Driven mad by the White Continent

Universal History Archive/Universal Images Group/Getty Images

In 1897, the Belgian ship Belgica was trapped by Antarctic pack ice for “70 days of darkness”, says Julian Sancton in GQ. The frozen waste proved “an inherently maddening place”. Jittery deckhand Jan Van Mirlo passed a crewmate a note saying: “I can’t hear, I can’t speak!” Then he began threatening to murder the crew. A Norwegian called Adam Tollefsen became convinced his companions wanted him dead (His fellow Norwegian crewman, Roald Amundsen, later led the first expedition to reach the South Pole.) He wrote fretful letters to his beloved “Agnes” and placed them “in a mound of snow that resembled a mailbox”.

“What is it about the southernmost continent that makes people go insane?” Scholars put “polar madness” down to the cold and the dark, which can disrupt circadian rhythms and hormonal balances, as well as isolation, confinement and monotony.

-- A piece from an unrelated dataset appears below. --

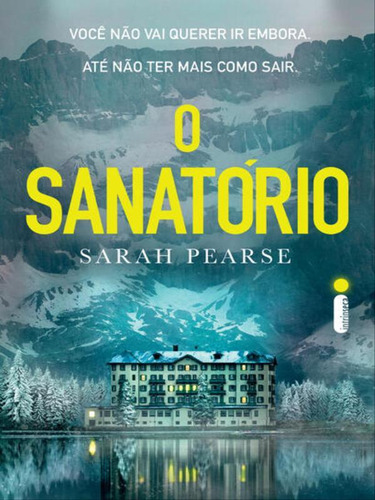 O Sanatório, De Pearse, Sarah. Editora Intrínseca, Capa Mole Em Português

Writers from Jules Verne to Edgar Allen Poe see “a correspondence between the highest latitudes of the earth and the deepest corners of the mind”.

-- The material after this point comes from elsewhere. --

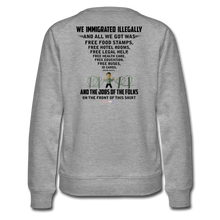 Load image into Gallery viewer, ALL WE GOT - Women’s Premium Sweatshirt - heather gray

Whatever the cause, solutions hardly abound. At the other end of the world, in northern Greenland, western doctors occasionally treated a mysterious Inuit “hysteria” with mustard water. (From the 1890s until the 1920s, dozens of Inuits, especially women, were recorded tearing off their clothes aboard vessels in -40C temperatures, screaming and running for miles along the ice.) A study of 313 men and women at Antarctica’s McMurdo Station in the 1990s revealed that 5.2% developed a psychiatric disorder: all were screened and declared sane before they arrived. As early as 1928, the “madness” that drove men to violence was deemed so likely that the polar explorer Richard Byrd packed two coffins and 12 straightjackets.